Exercício proposto 1
Liste todas as linhas dos registros em que aparece a palavra "closer".

Trecho para leitura
______________________________

Passados 76 anos
da morte de Virgulino Ferreira da Silva - Lampião, tido como o rei do
cangaço, ainda é possível notar aqui acolá, nuances e resquícios da
velha peleja, agora no campo das ideias entre os que defendem as
volantes e os que glorificam os cangaceiros.
Em que pese todos os
esforços em se estudar com a devida isenção o fenômeno do cangaço, o
dualismo ainda permanece vivo e exacerbado. Contudo, é preciso não
perder o foco. Principalmente a real noção do papel sociológico,
político e cultural do cangaço na construção da história recente do povo
dos sertões.
É como se ainda houvesse,
respingos de pólvora, lágrimas, suor e sangue nas reflexões que ora se
seguem em torno deste verdadeiro drama humano ocorrido desde meados do
século XIX nos grotões do Nordeste. O que com Lampião, durara por mais
de duas décadas, até o assassinado do cangaceiro Corisco - o diabo
loiro.
Uma mistura realmente
estranha e explosiva carregada por si mesma de ufanismo, ressentimentos,
romantismo e adoração. Além de uma dose excessiva de incompreensões,
parcialidades e preconceitos. Ingredientes que não contribuem em quase
nada para a formulação de um debate franco e qualificado em torno de um
tema dos mais palpitantes e polêmicos da história do Brasil.
Não faço objeção pura e
simples à chamada formação do mito, quer seja como paixão ou ódio em
torno da figura controversa de Virgulino - o Lampião. Isso porque, o que
de fato me interessa é o homem histórico em sua contextualização
temporal. Tendo como pano de fundo, as suas relações de causa e feito
com o ambiente político e social da época. Malgrado o mito do herói ou
do bandido ainda a motivar, tanto paixões quanto ódios.

______________________________

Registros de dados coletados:
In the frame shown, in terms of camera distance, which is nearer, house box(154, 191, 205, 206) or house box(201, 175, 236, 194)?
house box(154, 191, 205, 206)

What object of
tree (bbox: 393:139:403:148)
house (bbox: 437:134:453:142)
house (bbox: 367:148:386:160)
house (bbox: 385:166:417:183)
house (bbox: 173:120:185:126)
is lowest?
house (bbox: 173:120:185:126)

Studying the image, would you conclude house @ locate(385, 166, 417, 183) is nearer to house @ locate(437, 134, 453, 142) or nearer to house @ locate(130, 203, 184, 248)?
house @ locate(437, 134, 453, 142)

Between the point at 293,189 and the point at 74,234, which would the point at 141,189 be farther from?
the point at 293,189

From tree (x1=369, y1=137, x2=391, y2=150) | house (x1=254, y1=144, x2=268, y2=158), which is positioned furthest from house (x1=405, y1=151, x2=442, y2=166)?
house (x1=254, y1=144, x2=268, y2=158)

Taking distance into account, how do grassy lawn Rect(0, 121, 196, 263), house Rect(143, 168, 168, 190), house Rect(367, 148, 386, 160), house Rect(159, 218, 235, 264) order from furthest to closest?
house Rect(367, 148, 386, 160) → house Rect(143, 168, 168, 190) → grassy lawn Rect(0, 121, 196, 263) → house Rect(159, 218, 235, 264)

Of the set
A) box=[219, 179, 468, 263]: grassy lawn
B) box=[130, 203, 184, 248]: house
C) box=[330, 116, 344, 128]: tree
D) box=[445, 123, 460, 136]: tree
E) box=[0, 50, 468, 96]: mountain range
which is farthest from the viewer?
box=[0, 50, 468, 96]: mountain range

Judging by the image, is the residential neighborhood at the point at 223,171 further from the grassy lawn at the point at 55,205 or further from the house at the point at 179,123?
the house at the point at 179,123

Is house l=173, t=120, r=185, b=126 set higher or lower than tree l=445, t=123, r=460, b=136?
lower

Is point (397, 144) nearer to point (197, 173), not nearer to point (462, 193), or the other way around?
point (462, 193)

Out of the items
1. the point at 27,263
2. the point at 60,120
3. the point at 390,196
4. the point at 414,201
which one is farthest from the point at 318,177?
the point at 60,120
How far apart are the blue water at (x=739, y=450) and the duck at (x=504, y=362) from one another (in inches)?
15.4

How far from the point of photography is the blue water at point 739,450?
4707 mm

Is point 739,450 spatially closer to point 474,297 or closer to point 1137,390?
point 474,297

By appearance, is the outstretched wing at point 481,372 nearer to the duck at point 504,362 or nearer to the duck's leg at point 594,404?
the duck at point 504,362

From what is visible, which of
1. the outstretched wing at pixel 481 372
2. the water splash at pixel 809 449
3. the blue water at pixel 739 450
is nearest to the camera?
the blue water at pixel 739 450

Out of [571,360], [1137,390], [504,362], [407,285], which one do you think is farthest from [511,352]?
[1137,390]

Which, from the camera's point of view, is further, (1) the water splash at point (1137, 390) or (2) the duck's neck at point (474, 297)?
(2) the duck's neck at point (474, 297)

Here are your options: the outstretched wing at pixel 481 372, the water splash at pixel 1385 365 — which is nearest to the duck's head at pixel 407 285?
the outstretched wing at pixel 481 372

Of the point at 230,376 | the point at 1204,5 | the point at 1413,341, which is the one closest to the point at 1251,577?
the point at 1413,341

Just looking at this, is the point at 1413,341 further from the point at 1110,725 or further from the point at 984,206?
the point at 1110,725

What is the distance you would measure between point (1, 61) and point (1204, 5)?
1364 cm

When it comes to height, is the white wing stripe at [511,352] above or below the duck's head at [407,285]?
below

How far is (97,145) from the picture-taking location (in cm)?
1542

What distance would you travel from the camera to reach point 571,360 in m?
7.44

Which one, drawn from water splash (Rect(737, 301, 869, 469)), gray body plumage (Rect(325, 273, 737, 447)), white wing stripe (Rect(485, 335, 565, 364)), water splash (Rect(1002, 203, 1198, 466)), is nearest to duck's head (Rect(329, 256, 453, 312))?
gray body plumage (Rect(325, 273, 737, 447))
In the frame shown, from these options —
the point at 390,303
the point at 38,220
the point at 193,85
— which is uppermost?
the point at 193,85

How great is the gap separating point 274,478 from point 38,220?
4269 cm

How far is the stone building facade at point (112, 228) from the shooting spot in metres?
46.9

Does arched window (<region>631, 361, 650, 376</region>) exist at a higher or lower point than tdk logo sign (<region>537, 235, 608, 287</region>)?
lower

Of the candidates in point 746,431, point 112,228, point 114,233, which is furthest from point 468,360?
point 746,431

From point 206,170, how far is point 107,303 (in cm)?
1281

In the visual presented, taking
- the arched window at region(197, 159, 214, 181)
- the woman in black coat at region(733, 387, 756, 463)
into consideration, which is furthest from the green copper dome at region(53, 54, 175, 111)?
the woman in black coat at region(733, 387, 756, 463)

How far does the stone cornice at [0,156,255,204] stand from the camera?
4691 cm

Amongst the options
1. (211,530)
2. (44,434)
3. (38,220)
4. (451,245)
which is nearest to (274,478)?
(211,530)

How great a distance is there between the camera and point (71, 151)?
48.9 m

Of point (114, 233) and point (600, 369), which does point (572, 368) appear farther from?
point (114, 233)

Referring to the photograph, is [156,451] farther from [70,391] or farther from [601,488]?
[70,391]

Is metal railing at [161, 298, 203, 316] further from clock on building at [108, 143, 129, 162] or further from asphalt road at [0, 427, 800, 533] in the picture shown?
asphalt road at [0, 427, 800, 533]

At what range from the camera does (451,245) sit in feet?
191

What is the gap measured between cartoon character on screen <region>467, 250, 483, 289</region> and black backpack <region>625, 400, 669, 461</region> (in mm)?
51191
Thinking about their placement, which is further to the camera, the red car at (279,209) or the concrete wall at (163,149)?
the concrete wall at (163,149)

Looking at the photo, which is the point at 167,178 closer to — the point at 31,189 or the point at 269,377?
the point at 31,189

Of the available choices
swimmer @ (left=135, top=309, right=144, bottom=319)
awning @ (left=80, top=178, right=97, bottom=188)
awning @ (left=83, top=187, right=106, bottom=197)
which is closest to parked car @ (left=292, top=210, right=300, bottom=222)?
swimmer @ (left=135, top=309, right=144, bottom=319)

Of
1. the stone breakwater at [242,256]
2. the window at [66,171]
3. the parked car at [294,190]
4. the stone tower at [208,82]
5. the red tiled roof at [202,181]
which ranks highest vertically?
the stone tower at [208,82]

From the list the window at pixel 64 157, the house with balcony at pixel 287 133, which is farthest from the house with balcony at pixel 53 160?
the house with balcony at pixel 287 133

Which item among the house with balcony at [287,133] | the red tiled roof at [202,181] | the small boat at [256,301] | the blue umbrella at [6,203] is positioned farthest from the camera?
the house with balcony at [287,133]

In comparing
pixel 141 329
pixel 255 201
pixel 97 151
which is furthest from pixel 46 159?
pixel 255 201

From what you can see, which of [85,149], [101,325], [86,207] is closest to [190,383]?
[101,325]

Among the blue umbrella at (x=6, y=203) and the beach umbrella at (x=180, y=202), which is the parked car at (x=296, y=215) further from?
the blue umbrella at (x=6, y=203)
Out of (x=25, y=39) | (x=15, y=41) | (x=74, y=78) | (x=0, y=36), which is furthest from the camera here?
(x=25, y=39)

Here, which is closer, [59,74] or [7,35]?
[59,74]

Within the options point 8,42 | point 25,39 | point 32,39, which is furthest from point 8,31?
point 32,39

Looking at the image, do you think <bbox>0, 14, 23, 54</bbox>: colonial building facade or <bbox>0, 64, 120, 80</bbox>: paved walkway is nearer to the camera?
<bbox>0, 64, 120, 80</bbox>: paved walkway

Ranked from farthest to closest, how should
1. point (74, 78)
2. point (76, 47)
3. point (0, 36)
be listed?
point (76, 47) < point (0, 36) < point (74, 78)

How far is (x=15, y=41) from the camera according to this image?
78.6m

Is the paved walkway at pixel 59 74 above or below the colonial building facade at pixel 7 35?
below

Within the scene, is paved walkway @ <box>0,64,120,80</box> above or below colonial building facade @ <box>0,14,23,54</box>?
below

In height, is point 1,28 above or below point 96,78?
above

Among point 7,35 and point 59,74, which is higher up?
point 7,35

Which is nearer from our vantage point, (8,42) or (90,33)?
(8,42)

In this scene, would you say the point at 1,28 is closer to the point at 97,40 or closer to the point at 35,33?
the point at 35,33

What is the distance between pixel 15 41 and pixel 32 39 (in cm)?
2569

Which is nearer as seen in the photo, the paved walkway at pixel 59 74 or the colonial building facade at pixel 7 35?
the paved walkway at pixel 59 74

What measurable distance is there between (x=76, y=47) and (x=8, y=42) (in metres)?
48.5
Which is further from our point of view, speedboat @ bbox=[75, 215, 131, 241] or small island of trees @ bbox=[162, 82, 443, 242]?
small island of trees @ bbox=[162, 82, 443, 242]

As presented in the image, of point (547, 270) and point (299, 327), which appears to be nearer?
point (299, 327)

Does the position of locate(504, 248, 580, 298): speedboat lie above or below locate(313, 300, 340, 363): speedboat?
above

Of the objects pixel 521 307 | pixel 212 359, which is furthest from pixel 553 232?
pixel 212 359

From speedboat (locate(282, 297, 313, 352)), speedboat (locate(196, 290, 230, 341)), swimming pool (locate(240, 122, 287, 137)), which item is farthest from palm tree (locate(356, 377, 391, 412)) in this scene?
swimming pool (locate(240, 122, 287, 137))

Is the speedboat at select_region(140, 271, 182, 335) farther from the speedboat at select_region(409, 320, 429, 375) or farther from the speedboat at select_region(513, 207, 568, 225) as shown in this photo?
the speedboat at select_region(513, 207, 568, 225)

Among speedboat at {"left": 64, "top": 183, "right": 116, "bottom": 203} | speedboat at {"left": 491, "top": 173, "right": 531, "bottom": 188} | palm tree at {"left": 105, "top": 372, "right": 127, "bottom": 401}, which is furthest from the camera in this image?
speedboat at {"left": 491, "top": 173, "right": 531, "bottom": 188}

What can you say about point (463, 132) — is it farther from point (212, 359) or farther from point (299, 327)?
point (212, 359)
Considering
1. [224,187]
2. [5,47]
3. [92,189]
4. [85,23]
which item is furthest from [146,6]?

______________________________

Exercício proposto 2
Responda, com base no texto sobre Lampião e o cangaço:
(a) Quantos anos se passaram desde a morte de Virgulino Ferreira da Silva?
(b) Qual é o apelido do cangaceiro Corisco?
(c) O que de fato interessa a quem escreve o texto?

Resposta correta 1
Is point 739,450 spatially closer to point 474,297 or closer to point 1137,390?
Looking at the photo, which is the point at 167,178 closer to — the point at 31,189 or the point at 269,377?
Here, which is closer, [59,74] or [7,35]?
In this scene, would you say the point at 1,28 is closer to the point at 97,40 or closer to the point at 35,33?

Resposta correta 2
(a) 76 anos.
(b) O diabo loiro.
(c) O homem histórico em sua contextualização temporal.